*** RAW DATA ***

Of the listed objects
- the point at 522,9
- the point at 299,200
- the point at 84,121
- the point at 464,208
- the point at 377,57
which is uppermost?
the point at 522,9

***

Put the lines above into a JSON list of strings, one string per line, skipping any blank lines.

[
  "Of the listed objects",
  "- the point at 522,9",
  "- the point at 299,200",
  "- the point at 84,121",
  "- the point at 464,208",
  "- the point at 377,57",
  "which is uppermost?",
  "the point at 522,9"
]